Income earned as compensation for services performed by residents of the other treaty country are generally taxed as follows: (i) an exemption from source country taxation applies to services performed as an employee who was not in the source country for more than 183 days generally in any 12-month period (irrespective of the earnings amount) provided the compensation is not borne either by an employer resident in the source state or by a permanent establishment therein; (ii) directors of companies are fully taxable notwithstanding the exemption under paragraph (i); and (iii) entertainers and sportsmen generally are taxable unless gross receipts earned do not exceed $20,000 for the year of payment (irrespective of the number of days present during the year).

 

Limitations on Benefits

 The LOB Article effectively determines whether an entity has a sufficient nexus to a Contracting State to be treated as a resident for treaty purposes. The LOB provisions are designed to prevent third-country residents from forum shopping and generally reflect the provisions in the US Model Treaty and recent treaties, but are more stringent in a number of respects.

There are several alternative ways a company or other entity may qualify for benefits under the New Treaty including under the publicly traded company, private company, derivative benefit, active conduct of trade or business, and triangular branch tests

The public trading test is met provided (i) the company's principal (and any disproportionate) class of shares is listed and regularly traded on a recognized exchange in the company's country of residence (and, as to the company's principal class of shares, primarily traded there); and (ii) less than 25% of the company's gross income is paid or accrued to persons who are not resident in either the US or Malta (referred to as the “base erosion” test). (By comparison, other US treaty public trading LOB tests do not impose a base erosion requirement.) An alternative public trading test is met where generally at least 75% of each class of shares in the company is owned directly or indirectly by companies that meet the above public trading test and the company also meets the above base erosion test.

Non-public entities may qualify for benefits under the New Treaty based on a two-prong test consisting of an ownership and a base erosion test. The ownership prong requires that qualifying residents of either treaty country during at least half the taxable year own at least 75% of the entity's stock, without limit on the number of qualifying shareholders for this purpose. The applicable 25% base erosion test is the same as under the public trading test above. (In contrast, other US treaties apply a 50% threshold for both the ownership and base erosion requirements of the LOB test applicable to non-public entities.)
○ ○ ○
Tasks to perform:
A. Under the treaty text, entertainers and sportsmen are taxable unless their gross receipts for the year of payment stay at or below what amount?
B. Reproduce the passage of the treaty text that opens with the words containing "The LOB Article" and closes with "number of respects.".

Recorded information:
○ ○ ○
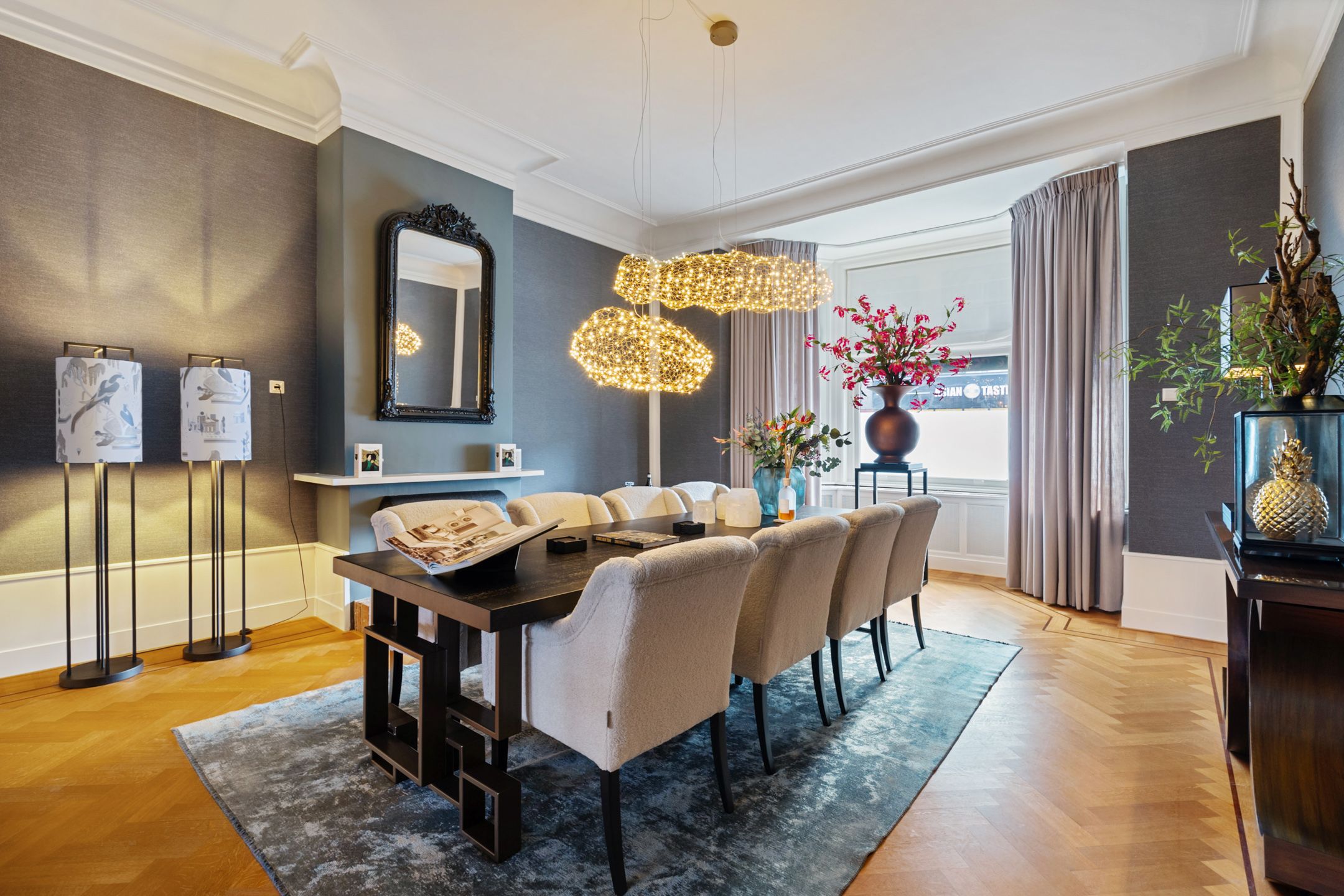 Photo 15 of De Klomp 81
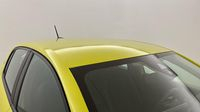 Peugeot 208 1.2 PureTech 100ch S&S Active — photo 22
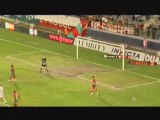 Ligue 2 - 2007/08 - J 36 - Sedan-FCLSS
○ ○ ○
Outputs by task:
A. $20,000

B.
The LOB Article effectively determines whether an entity has a sufficient nexus to a Contracting State to be treated as a resident for treaty purposes. The LOB provisions are designed to prevent third-country residents from forum shopping and generally reflect the provisions in the US Model Treaty and recent treaties, but are more stringent in a number of respects.